任務があったことを知る者は、ごく一部だけ。
子どもたちは、
「休憩時間にも体操した!」
「風船の列車が長かった!」
「詩織おねえさんが迷子になった!」
と楽しそうに話している。
その笑顔こそが、三人の任務成功を示していた。
公演終了後。
地元の幼稚園教諭が麻衣へ声をかけた。
「子どもの言葉を待てる人なら、きっと素敵な先生になれますよ」
麻衣は舞台上では笑顔を崩さなかった。
しかし、楽屋へ戻って扉が閉まると、目に涙を浮かべた。
「うれしいです……」
詩織もつられて泣き始める。
「麻衣ちゃん、先生になれるよ」
萌音も目元を押さえた。
「うん。

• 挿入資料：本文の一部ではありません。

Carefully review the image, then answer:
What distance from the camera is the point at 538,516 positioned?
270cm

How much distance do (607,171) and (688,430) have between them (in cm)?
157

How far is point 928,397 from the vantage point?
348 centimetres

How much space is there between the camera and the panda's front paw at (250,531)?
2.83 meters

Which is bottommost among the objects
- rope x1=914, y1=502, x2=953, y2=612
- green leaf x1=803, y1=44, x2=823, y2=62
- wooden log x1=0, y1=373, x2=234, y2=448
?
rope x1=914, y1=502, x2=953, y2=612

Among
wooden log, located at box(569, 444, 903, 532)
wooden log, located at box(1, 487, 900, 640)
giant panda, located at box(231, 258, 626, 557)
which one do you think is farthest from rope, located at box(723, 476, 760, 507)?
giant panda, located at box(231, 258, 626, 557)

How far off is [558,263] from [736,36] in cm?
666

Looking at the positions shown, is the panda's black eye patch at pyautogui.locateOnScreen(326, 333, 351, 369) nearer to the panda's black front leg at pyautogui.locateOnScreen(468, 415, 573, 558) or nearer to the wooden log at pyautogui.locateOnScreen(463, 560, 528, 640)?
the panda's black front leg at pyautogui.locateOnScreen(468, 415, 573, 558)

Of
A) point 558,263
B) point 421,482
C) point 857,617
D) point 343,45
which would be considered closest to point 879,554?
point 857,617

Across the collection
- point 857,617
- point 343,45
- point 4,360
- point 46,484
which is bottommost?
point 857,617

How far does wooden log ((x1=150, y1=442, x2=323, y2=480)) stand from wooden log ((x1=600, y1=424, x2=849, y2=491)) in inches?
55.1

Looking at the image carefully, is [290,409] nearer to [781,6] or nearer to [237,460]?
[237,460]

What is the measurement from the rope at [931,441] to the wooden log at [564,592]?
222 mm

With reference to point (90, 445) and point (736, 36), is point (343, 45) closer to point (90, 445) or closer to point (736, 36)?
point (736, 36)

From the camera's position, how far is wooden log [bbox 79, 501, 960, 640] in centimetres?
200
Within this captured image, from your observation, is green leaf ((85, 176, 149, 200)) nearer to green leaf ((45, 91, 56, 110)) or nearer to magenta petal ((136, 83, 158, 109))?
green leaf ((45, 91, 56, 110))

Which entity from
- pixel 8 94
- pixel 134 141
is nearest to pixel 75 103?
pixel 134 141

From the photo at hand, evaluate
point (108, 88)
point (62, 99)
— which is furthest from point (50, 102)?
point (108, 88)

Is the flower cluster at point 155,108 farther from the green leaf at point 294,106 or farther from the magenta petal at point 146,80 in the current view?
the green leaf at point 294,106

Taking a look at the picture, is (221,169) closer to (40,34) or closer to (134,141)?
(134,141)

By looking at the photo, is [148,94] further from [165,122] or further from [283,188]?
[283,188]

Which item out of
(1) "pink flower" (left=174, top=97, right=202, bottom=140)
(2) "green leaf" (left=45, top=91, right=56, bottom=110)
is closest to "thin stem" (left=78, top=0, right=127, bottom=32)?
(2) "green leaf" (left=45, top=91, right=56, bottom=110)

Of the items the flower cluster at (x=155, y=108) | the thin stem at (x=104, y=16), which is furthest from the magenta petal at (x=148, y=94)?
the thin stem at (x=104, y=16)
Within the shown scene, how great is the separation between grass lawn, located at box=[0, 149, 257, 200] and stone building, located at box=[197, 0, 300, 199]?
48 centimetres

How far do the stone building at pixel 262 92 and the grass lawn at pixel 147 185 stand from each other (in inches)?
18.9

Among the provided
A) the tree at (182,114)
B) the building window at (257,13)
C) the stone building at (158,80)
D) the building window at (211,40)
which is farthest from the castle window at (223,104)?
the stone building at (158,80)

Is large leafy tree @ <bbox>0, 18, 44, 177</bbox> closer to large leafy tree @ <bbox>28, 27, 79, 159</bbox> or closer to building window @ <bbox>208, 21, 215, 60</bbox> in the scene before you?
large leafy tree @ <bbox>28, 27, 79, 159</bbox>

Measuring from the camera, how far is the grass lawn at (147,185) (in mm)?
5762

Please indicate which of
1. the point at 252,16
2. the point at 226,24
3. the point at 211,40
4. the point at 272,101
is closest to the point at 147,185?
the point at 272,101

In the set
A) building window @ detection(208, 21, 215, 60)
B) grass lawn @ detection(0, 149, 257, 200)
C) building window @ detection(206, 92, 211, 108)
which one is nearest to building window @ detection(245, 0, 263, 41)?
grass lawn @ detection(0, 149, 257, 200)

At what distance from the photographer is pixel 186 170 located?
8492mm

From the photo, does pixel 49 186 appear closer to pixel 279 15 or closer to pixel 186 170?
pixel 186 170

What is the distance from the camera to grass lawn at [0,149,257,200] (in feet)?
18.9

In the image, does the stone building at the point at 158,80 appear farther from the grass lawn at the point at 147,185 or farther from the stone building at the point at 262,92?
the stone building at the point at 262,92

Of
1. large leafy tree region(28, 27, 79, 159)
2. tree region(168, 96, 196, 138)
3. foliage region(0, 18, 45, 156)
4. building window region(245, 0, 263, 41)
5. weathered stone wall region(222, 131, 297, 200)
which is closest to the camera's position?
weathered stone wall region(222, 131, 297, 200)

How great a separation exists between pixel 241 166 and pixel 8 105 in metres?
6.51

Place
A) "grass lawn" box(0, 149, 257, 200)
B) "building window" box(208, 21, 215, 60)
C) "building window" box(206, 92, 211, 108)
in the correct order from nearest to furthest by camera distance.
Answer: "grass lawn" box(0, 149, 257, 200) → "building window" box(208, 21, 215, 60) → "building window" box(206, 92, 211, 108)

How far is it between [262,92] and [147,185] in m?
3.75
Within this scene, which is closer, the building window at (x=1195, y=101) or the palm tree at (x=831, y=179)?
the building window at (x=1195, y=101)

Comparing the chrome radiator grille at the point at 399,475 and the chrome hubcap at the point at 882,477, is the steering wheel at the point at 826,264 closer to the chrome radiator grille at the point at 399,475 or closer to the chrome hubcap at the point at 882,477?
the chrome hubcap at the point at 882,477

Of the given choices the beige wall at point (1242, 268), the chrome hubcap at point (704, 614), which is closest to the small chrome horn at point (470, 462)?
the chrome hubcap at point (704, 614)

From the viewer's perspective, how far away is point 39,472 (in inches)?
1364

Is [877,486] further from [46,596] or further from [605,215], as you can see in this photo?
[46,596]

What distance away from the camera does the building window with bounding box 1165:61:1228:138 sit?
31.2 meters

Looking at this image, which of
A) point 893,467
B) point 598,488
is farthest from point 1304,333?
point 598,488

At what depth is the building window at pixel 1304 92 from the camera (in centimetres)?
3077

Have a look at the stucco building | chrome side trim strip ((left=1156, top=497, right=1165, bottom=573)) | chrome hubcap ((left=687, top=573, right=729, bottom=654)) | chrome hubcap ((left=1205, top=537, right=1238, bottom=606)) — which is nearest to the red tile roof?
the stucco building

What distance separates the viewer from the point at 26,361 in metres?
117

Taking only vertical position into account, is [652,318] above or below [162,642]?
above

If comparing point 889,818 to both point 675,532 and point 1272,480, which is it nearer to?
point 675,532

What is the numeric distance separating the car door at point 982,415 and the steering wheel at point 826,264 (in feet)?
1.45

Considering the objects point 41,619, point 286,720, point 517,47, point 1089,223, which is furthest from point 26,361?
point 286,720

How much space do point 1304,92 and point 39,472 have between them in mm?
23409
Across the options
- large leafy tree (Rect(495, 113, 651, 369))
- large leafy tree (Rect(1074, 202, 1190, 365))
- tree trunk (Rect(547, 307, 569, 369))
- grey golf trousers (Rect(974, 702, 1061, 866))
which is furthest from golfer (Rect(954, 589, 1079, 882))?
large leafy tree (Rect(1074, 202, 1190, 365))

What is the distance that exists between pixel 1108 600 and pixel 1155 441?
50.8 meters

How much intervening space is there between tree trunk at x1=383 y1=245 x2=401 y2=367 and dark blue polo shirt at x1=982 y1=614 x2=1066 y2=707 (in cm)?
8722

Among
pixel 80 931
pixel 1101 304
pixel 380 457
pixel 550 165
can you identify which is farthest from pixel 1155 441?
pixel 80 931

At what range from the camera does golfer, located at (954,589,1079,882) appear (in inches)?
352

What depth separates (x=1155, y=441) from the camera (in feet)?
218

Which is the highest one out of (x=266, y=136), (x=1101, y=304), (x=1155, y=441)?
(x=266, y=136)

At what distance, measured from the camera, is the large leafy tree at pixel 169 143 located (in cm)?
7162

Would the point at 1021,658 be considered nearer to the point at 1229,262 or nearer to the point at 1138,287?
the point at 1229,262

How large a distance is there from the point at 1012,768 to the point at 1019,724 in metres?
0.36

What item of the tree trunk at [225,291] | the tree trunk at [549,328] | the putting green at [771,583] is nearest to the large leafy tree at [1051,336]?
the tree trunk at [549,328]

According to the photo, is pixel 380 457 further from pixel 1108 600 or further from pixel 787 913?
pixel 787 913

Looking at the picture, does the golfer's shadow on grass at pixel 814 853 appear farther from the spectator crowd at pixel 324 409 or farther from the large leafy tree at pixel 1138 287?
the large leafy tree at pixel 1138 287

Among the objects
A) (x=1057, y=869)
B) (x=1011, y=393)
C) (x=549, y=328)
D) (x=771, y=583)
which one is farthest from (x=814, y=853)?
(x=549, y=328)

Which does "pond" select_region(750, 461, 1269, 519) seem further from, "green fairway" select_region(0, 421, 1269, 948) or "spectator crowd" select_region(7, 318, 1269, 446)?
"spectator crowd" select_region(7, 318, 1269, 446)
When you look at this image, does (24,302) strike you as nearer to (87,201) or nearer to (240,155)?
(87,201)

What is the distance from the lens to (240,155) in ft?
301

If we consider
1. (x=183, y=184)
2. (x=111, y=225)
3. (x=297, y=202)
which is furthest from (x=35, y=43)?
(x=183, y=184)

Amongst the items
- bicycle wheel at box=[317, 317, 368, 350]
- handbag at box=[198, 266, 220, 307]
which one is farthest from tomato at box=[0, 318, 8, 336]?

絶対なれるよ」
遥が楽屋へ入ってくる。
「三人とも、よくできました」
詩織が涙を拭きながら尋ねる。
「室長も客席で泣いてた?」
「泣いていません」
萌音が言う。
「目元を押さえていました」
「照明がまぶしかっただけです」
麻衣が小さく笑う。
「客席後方は暗かったと思います」
遥は三人から視線を外した。
「撤収作業を始めてください」
◇
最後に残った問題は、萌音のバルーン作品だった。
十一両編成の列車。
船が六隻。
カモメが二十羽。
松の木が八本。
赤レンガ倉庫が二棟。
運搬車へ載せきれない。
麻衣は作品の山を見上げた。
「萌音おねえさん。作りすぎです」
「でも、任務でも役に立ったよ」
「役に立ちました。それでも作りすぎです」
詩織は十一両編成の先頭へ入り込んだ。
「敦賀駅へ向かって、しゅっぱつ進行!」
列車を引いて扉へ向かう。
最後尾が壁へ引っかかる。
中央部分が折れ曲がる。
さらに詩織の足へ風船が絡み、動けなくなる。
「麻衣ちゃーん!」
麻衣が笛を鳴らした。
「運休です」
スタッフも、萌音も、遥も笑った。
歌以外は何をしても危なっかしい、最年長で長身の美人。
その詩織を助ける、最年少で中学生に間違えられる小柄なリーダー。
二人の間に立ち、風船を直す萌音。
この三人だからこそ、ぽかぽかトリオだった。
敦賀公演は大盛況。
子どもを怖がらせることなく守り、最後まで楽しい思い出だけを残すことにも成功した。
数日後。
遥室長の机には、敦賀公演の評判を聞いた全国の幼稚園、保育施設、自治体から、新たな公演依頼書が山積みになっていた。
真帆が尋ねる。
「依頼へ対応するため、メンバーを増員しますか?」
遥は即答した。
「増員しません」
そして、三人の公演写真を見る。
中央には、小柄な麻衣。
その隣で巨大な風船列車を抱える萌音。
反対側には、列車へ絡まりながら笑っている詩織。
「白浜麻衣、宮沢萌音、藤原詩織」
遥は穏やかに言った。
「この三人だから、ぽかぽかトリオなんです」
敦賀から全国へ。
歌と体操と風船で、子どもたちへ笑顔を届ける旅は、これからも続いていく。